The challenges facing the new government
The re-election of President Lula da Silva puts into evidence some of the mains issues facing the Brazilian society today.
In 2002, when Lula and his Workers' Party (PT) won the elections Brazil witnessed the first genuine power change since the military coup of 1964 interrupted the country's political process, postponing its maturing.
The first term of President Lula was historic in itself.
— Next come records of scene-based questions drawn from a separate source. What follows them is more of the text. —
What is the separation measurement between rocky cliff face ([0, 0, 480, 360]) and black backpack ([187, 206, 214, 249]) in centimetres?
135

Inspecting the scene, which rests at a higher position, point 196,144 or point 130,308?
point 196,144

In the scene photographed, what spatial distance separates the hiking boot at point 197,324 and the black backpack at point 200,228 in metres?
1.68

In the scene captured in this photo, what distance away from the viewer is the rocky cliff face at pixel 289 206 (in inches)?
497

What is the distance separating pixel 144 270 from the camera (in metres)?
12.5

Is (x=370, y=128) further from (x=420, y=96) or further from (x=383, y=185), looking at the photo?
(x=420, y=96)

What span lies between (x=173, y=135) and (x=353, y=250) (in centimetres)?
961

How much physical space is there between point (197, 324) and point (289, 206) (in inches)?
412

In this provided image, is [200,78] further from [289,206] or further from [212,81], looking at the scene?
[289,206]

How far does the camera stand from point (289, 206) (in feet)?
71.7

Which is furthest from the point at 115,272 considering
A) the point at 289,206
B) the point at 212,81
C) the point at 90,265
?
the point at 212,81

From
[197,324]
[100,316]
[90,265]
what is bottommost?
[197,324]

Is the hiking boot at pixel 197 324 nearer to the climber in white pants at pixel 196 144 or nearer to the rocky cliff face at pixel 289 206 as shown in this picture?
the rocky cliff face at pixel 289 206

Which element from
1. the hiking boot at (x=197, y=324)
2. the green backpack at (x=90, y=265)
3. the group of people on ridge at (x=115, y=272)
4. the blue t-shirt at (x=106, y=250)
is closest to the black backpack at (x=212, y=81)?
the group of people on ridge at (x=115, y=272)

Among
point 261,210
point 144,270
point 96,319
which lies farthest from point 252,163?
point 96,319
But it was al the more meaningful in the measure that it was able to keep the country's economy stable while at the same time promoting a long-needed wealth distribution by means of a series of innovative and efficient public policies.
President Lula's apporval ratings and expressive vote are all the more impressive in face of the systematic smearing and violent rhetoric to which his government and his party were subject to for over a year, by opposition parties and the big corporate media.
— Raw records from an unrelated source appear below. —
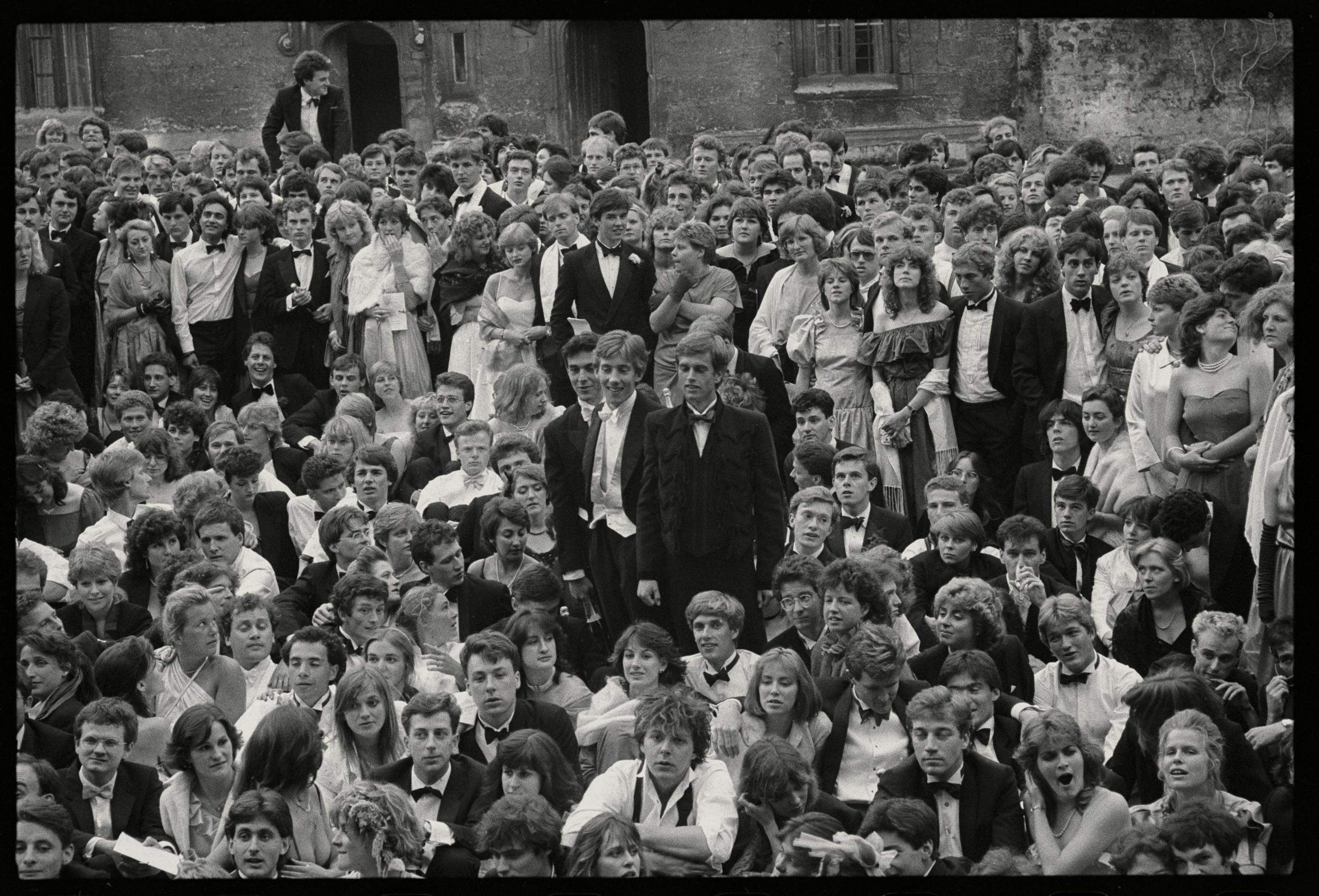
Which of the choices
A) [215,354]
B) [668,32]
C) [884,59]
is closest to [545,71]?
[668,32]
In his new term, President Lula will have to once again conciliate a progressist agenda in a conservative society - which is particularly well represented in the political system. Moreover, he will have to deal with an elitist media, which voices the economic interests of the hegemonic sectors of Brazilian society, while trying to stand for the unrepresented majority, who have no material means to voice their desires - except for voting.
So, in a few words, what is at stake at this point in Brazil's history, is a deepening, a maturing, of our democracy. We are back to the stage when the military seized power in the 1960's, when the social movements were more organized. President Lula's government is a turning point: from now on, upcoming governments will have to take into account the demands of the voiceless majority, with effective policies.
As for the traditional economic elite, they will have to grasp this new government. The old idea that "the pie must grow in order to be shared" no longer holds. The press failed miserably in its purpose to de-moralize PT and de-stabilize the government: society as a whole has got to reflect upon this, in face of the huge concentration of the media in the hands of a few economic groups, with particular political agendas.
President Lula has a conciliatory nature. That will come in handy, as he will need to find a common ground to democratically promote social transformation, expanding social rights for the poor; a process of democratization of the media must come in parallel to that process. Most of all, President Lula must act as a bridge between the two groups - the haves and the have-nots - and to make the former understand that the benefits of the latter are also in their best interests.